━━━━━ DATASET ENTRIES

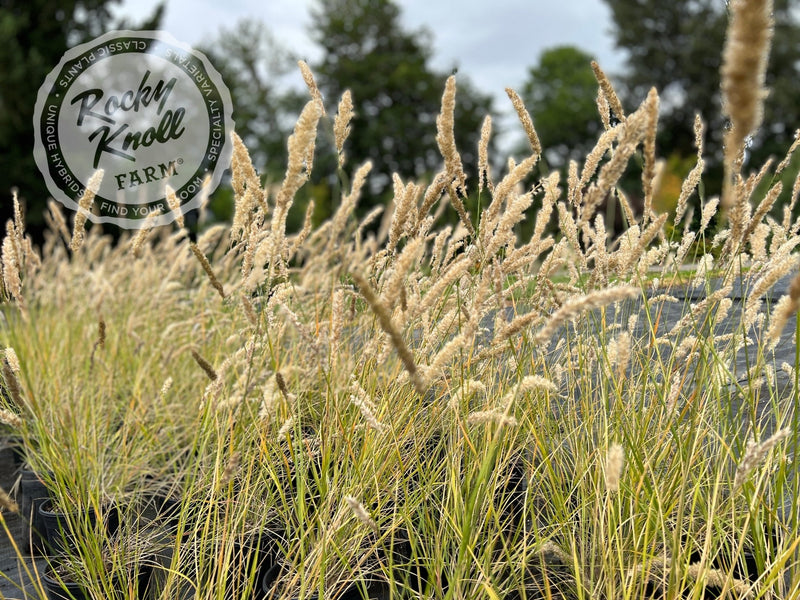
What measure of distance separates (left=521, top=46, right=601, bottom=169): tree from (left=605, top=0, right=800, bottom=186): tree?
231 centimetres

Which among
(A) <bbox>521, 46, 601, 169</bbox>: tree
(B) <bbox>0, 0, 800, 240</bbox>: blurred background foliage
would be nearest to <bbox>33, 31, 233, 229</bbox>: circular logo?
(B) <bbox>0, 0, 800, 240</bbox>: blurred background foliage

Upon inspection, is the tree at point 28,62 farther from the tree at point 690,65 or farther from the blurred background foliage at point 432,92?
the tree at point 690,65

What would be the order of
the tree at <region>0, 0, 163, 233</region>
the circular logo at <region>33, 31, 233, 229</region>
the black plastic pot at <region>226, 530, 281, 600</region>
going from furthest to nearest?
the tree at <region>0, 0, 163, 233</region>
the circular logo at <region>33, 31, 233, 229</region>
the black plastic pot at <region>226, 530, 281, 600</region>

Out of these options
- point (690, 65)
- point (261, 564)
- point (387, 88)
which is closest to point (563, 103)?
point (690, 65)

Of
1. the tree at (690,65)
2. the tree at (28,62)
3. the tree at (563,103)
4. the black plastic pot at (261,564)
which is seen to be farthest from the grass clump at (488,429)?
the tree at (563,103)

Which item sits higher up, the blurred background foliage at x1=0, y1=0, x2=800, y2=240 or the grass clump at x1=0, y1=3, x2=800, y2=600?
the blurred background foliage at x1=0, y1=0, x2=800, y2=240

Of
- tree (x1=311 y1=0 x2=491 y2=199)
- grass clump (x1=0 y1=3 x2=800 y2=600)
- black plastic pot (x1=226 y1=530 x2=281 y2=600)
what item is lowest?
black plastic pot (x1=226 y1=530 x2=281 y2=600)

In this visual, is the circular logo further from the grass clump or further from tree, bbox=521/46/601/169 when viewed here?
tree, bbox=521/46/601/169

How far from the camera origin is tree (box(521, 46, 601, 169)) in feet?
85.8

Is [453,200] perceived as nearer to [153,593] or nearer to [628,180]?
[153,593]

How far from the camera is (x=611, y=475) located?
0.83m

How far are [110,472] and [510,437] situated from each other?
1415 mm

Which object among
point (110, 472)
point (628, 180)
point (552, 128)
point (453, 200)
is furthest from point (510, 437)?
point (552, 128)

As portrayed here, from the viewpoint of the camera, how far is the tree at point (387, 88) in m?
22.9
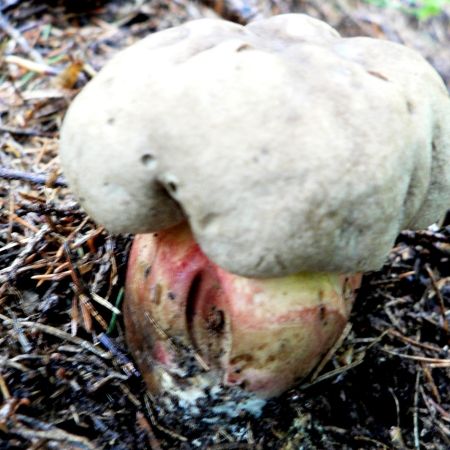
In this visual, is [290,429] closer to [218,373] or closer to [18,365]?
[218,373]

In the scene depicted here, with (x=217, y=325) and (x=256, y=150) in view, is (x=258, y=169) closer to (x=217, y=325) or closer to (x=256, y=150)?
(x=256, y=150)

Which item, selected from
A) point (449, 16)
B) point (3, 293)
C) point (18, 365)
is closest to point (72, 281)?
point (3, 293)

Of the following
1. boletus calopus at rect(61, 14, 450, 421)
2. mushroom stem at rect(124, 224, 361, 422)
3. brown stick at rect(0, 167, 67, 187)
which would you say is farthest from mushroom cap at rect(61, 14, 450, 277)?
brown stick at rect(0, 167, 67, 187)

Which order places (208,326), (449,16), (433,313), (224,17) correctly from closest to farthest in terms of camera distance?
(208,326) < (433,313) < (224,17) < (449,16)

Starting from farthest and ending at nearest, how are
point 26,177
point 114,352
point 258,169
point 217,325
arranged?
point 26,177 → point 114,352 → point 217,325 → point 258,169

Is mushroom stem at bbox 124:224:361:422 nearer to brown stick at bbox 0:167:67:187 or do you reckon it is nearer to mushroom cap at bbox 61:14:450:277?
mushroom cap at bbox 61:14:450:277

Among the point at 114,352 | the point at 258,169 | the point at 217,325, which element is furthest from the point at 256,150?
the point at 114,352

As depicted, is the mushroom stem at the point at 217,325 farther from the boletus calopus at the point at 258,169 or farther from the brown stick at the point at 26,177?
the brown stick at the point at 26,177

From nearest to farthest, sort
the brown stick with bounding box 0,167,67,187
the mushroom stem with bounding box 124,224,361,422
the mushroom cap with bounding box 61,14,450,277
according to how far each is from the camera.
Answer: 1. the mushroom cap with bounding box 61,14,450,277
2. the mushroom stem with bounding box 124,224,361,422
3. the brown stick with bounding box 0,167,67,187
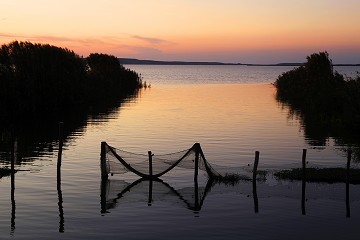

━━━━━━━━━━

**WHAT YOU SHOULD DO:** Reproduce all of the records above with every instance of "grass clump" swapped for "tuft of grass" and everything else left unchanged. Omit the pictures.

**WRITTEN REPLY:**
What measure of distance separates (left=521, top=46, right=601, bottom=169): tree from (left=605, top=0, right=800, bottom=186): tree?
231 centimetres

Which among
(A) <bbox>521, 46, 601, 169</bbox>: tree
(B) <bbox>0, 0, 800, 240</bbox>: blurred background foliage
would be nearest to <bbox>33, 31, 233, 229</bbox>: circular logo?
(B) <bbox>0, 0, 800, 240</bbox>: blurred background foliage

Upon inspection, is the tree at point 28,62 farther from the tree at point 690,65 or farther from the blurred background foliage at point 432,92?
the tree at point 690,65

What would be the order of
the tree at <region>0, 0, 163, 233</region>
the circular logo at <region>33, 31, 233, 229</region>
the black plastic pot at <region>226, 530, 281, 600</region>
going from furthest to nearest?
the tree at <region>0, 0, 163, 233</region>
the circular logo at <region>33, 31, 233, 229</region>
the black plastic pot at <region>226, 530, 281, 600</region>

Out of these options
- point (690, 65)
- point (261, 564)
- point (387, 88)
which is closest to point (563, 103)?
point (690, 65)

Of
1. the tree at (690,65)
2. the tree at (28,62)
3. the tree at (563,103)
4. the black plastic pot at (261,564)
which is seen to be farthest from the tuft of grass at (488,429)?
the tree at (563,103)

Which item sits higher up, the blurred background foliage at x1=0, y1=0, x2=800, y2=240 or the tuft of grass at x1=0, y1=3, x2=800, y2=600?
the blurred background foliage at x1=0, y1=0, x2=800, y2=240

Of
- tree (x1=311 y1=0 x2=491 y2=199)
- tuft of grass (x1=0 y1=3 x2=800 y2=600)
- black plastic pot (x1=226 y1=530 x2=281 y2=600)
what item is lowest?
black plastic pot (x1=226 y1=530 x2=281 y2=600)

In this visual, is the circular logo further from the tuft of grass or further from tree, bbox=521/46/601/169 when viewed here?
tree, bbox=521/46/601/169

How far from the camera origin is tree (box(521, 46, 601, 169)) in feet?
85.8

Is [453,200] perceived as nearer to [153,593] or nearer to [628,180]?
[153,593]

How far from the camera is (x=611, y=475) located?
0.83m

How far are [110,472] and [510,437] situated from each other?
1415 mm

Which object among
point (110, 472)
point (628, 180)
point (552, 128)
point (453, 200)
is furthest from point (510, 437)?
point (552, 128)

As portrayed here, from the viewpoint of the camera, how far is the tree at point (387, 88) in m?
22.9
In this visual, is [290,429] closer to [218,373] or closer to [18,365]?
[218,373]

In the scene depicted here, with (x=217, y=325) and (x=256, y=150) in view, is (x=258, y=169) closer to (x=217, y=325) or closer to (x=256, y=150)?
(x=256, y=150)

Which item, selected from
A) point (449, 16)
B) point (3, 293)
C) point (18, 365)
is closest to point (72, 281)?
point (3, 293)

Of the following
1. boletus calopus at rect(61, 14, 450, 421)
2. mushroom stem at rect(124, 224, 361, 422)
3. brown stick at rect(0, 167, 67, 187)
which would you say is farthest from mushroom cap at rect(61, 14, 450, 277)?
brown stick at rect(0, 167, 67, 187)

Which order places (208,326), (449,16), (433,313), (224,17) correctly from closest to farthest in terms of camera distance?
(208,326) < (433,313) < (224,17) < (449,16)

Starting from farthest and ending at nearest, how are
point 26,177
point 114,352
point 258,169
point 217,325
arranged?
point 26,177 → point 114,352 → point 217,325 → point 258,169

Is mushroom stem at bbox 124:224:361:422 nearer to brown stick at bbox 0:167:67:187 or do you reckon it is nearer to mushroom cap at bbox 61:14:450:277?
mushroom cap at bbox 61:14:450:277

Among the point at 114,352 | the point at 258,169 | the point at 217,325, which element is furthest from the point at 256,150?
the point at 114,352

As depicted, is the mushroom stem at the point at 217,325 farther from the boletus calopus at the point at 258,169 or farther from the brown stick at the point at 26,177?
the brown stick at the point at 26,177

From nearest to farthest, sort
the brown stick with bounding box 0,167,67,187
the mushroom stem with bounding box 124,224,361,422
the mushroom cap with bounding box 61,14,450,277
according to how far each is from the camera.
Answer: 1. the mushroom cap with bounding box 61,14,450,277
2. the mushroom stem with bounding box 124,224,361,422
3. the brown stick with bounding box 0,167,67,187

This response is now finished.